##### RECORDS PROVIDED #####
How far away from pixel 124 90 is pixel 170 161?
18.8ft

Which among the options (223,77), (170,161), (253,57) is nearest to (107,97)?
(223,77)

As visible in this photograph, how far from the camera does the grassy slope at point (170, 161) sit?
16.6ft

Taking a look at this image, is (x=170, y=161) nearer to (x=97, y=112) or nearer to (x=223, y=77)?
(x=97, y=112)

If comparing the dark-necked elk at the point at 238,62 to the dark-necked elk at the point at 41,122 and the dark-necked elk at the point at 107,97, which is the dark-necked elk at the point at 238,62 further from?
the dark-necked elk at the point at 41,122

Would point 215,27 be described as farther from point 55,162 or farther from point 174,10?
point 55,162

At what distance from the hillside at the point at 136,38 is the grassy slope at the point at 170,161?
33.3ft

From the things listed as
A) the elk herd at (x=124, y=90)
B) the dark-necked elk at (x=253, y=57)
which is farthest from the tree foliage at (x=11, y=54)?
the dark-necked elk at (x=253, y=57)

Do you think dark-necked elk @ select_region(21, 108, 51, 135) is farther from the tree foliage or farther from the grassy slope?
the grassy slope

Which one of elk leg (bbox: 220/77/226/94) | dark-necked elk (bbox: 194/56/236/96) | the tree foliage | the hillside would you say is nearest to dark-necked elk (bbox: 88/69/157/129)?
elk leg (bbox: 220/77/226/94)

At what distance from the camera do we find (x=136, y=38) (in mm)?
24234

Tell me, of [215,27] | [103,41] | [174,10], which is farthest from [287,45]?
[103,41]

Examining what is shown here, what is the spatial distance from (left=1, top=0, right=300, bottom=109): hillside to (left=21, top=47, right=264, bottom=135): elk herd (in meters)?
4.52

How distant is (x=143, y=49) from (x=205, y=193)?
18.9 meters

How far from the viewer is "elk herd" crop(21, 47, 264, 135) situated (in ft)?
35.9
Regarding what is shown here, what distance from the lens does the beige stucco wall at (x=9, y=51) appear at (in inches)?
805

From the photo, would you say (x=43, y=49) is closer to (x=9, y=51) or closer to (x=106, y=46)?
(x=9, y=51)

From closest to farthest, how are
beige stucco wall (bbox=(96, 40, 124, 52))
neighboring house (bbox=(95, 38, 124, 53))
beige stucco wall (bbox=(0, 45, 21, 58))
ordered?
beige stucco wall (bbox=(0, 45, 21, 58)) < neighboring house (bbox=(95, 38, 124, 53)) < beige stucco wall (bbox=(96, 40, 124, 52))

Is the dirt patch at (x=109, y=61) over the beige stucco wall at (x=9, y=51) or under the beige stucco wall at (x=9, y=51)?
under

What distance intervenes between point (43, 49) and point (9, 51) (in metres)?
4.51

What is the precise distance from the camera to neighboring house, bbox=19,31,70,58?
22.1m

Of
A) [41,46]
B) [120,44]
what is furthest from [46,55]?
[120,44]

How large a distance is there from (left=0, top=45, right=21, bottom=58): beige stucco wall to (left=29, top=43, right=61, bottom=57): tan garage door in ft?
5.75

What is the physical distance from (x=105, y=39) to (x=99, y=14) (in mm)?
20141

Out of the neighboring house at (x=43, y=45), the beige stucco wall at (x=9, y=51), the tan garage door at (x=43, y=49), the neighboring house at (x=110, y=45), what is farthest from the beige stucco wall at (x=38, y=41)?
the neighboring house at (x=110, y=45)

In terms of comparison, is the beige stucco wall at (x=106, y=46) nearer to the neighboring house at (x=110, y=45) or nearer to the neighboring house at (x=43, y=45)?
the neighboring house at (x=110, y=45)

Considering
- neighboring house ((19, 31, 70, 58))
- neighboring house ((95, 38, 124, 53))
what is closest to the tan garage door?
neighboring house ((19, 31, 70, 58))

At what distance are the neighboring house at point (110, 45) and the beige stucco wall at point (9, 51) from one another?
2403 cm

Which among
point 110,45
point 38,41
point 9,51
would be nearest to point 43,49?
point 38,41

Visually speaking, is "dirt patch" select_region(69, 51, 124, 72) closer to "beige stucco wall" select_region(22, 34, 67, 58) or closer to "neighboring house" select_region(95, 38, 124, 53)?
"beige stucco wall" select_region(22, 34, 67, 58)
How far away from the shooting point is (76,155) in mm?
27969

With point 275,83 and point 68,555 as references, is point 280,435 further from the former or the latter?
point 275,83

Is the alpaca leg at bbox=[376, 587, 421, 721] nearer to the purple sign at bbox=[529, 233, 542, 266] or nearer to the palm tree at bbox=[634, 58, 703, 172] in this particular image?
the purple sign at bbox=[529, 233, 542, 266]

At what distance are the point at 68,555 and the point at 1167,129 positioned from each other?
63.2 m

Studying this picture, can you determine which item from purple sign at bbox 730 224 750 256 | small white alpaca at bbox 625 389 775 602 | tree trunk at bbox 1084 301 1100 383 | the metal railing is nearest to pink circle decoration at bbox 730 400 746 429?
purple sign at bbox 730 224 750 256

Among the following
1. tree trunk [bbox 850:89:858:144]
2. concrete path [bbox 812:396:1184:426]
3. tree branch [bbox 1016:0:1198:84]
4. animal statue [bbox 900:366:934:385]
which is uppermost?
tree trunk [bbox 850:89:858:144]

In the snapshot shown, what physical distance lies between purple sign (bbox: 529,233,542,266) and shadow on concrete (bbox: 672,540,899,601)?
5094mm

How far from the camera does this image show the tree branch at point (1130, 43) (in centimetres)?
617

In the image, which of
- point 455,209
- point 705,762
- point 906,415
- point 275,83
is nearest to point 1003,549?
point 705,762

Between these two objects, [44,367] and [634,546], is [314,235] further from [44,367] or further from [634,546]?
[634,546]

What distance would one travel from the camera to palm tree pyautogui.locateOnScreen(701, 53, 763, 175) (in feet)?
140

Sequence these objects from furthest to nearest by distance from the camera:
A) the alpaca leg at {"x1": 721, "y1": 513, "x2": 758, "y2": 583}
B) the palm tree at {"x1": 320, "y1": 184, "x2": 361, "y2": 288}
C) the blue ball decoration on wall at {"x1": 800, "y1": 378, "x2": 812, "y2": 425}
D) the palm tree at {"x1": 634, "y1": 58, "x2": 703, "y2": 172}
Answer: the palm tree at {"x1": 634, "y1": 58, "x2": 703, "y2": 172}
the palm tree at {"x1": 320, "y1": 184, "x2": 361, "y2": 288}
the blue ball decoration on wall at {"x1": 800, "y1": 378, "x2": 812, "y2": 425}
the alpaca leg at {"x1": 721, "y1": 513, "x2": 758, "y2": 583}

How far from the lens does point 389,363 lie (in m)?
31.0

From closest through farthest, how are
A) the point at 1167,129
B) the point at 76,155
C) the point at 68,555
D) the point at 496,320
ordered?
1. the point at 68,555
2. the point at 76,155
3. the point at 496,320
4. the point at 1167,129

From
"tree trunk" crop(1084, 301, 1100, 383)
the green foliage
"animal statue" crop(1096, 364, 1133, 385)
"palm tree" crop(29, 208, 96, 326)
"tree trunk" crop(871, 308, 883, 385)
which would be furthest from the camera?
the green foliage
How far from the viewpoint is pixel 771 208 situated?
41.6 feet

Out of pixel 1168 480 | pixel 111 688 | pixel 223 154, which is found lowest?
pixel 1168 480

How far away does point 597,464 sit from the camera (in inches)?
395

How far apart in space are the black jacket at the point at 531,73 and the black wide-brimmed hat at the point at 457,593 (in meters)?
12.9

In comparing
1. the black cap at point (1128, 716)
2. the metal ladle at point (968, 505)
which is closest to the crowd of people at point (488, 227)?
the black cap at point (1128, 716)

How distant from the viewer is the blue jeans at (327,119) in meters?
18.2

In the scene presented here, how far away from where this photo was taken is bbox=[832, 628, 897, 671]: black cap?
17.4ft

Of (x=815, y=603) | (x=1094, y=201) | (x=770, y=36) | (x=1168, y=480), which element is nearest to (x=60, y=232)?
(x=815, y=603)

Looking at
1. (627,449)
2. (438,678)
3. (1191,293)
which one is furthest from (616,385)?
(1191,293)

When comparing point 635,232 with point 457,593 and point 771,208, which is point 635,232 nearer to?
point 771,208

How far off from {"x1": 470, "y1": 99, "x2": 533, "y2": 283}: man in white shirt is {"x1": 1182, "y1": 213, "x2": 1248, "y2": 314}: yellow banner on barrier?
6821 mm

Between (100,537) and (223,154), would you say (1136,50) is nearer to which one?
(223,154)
#####
GIVEN REQUEST =>
Return every line from the one holding "How far from the viewpoint" through the end of the data, exactly as it appears, with both ends kept and nothing else.

REPLY =>
How far from the viewpoint is pixel 771 208 situated?
41.6 feet

Out of pixel 1168 480 | pixel 111 688 | pixel 223 154, which is found lowest?
pixel 1168 480

How far away does point 597,464 sit from the camera (in inches)?
395

How far apart in space are the black jacket at the point at 531,73 and the black wide-brimmed hat at the point at 457,593 (in meters)?
12.9

In comparing
1. the black cap at point (1128, 716)
2. the metal ladle at point (968, 505)
which is closest to the crowd of people at point (488, 227)?
the black cap at point (1128, 716)

How distant from the viewer is the blue jeans at (327,119) in meters?
18.2

In the scene presented here, how far away from where this photo was taken is bbox=[832, 628, 897, 671]: black cap?
17.4ft

Of (x=815, y=603) | (x=1094, y=201) | (x=770, y=36) | (x=1168, y=480), which element is nearest to (x=60, y=232)?
(x=815, y=603)

Looking at
1. (627,449)
2. (438,678)
3. (1191,293)
which one is furthest from (616,385)?
(1191,293)

When comparing point 635,232 with point 457,593 and point 771,208, which is point 635,232 nearer to?
point 771,208

How far off from {"x1": 470, "y1": 99, "x2": 533, "y2": 283}: man in white shirt is {"x1": 1182, "y1": 213, "x2": 1248, "y2": 314}: yellow banner on barrier?
6821 mm

Between (100,537) and (223,154), would you say (1136,50) is nearer to which one?
(223,154)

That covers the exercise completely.